Translate this sentence from the climate vulnerability text below into Spanish: "Therefore, the spatial scale of any vulnerability analysis is a crucial factor."

TEXT EXCERPT »
....
The concept of vulnerability to climate change has been studied by several authors as well [4,18,19,20]. Most studies have proved that social, economic, and cultural elements are of utmost importance, similarly to the biophysical factors [7,21,22,23,24]. Consequently, in the last few years, indicator-based methods have represented the most employed tools for vulnerability assessment [3,25,26,27]. These studies have been elaborated for different scales (countries or cities) and applied to numerous regions worldwide. In Romania, several authors have focused previously on research on social vulnerability. However, none of them has included the impact of climate conditions in their work [28,29,30,31,32].
Spatially based local vulnerability assessment can support the decision-making process to identify areas and communities that are most affected by natural hazards with resource allocation and project prioritization more objectively [9]. Their identification is important because some of the targeted policies formulated at the national level are not always relevant to the most vulnerable settlements. Moreover, interventions for economic development, like poverty reduction, food security, and sustainable livelihoods, could be formulated at least at the meso-level. Still, the different adaptation practices for increasing the resilience of communities are in the hands of local communities. Therefore, the spatial scale of any vulnerability analysis is a crucial factor. Formetta and Feyen [33] have analyzed the socio-economic vulnerability to climate-related hazards between 1980 and 2016, stating that there is still a significant climate hazard vulnerability gap between less-developed and well-developed countries. Hence, the need to collect and construct disaster-related databases, especially at the local level, should become a priority. It could facilitate the implementation of the disaster risk reduction targets of the sustainable development goals.
....
PROVIDED DATA »
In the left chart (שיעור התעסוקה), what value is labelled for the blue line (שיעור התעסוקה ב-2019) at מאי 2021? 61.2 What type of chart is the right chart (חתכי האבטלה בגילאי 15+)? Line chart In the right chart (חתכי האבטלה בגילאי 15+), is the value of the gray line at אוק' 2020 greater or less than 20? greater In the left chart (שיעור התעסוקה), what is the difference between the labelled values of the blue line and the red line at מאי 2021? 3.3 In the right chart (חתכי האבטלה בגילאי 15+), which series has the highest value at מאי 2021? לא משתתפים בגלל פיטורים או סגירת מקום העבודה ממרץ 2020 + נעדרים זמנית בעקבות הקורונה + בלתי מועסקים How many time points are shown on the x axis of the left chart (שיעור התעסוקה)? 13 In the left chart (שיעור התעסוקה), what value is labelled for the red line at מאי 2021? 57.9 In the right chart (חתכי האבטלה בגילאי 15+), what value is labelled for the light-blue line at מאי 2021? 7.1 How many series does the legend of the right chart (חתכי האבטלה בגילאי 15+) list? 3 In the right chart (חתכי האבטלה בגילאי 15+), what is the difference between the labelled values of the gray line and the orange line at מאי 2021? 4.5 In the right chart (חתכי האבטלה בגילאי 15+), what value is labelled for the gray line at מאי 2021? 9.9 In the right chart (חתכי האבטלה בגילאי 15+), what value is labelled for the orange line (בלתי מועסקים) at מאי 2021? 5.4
....
WRITTEN SOLUTION »
Por lo tanto, la escala espacial de cualquier análisis de vulnerabilidad es un factor crucial.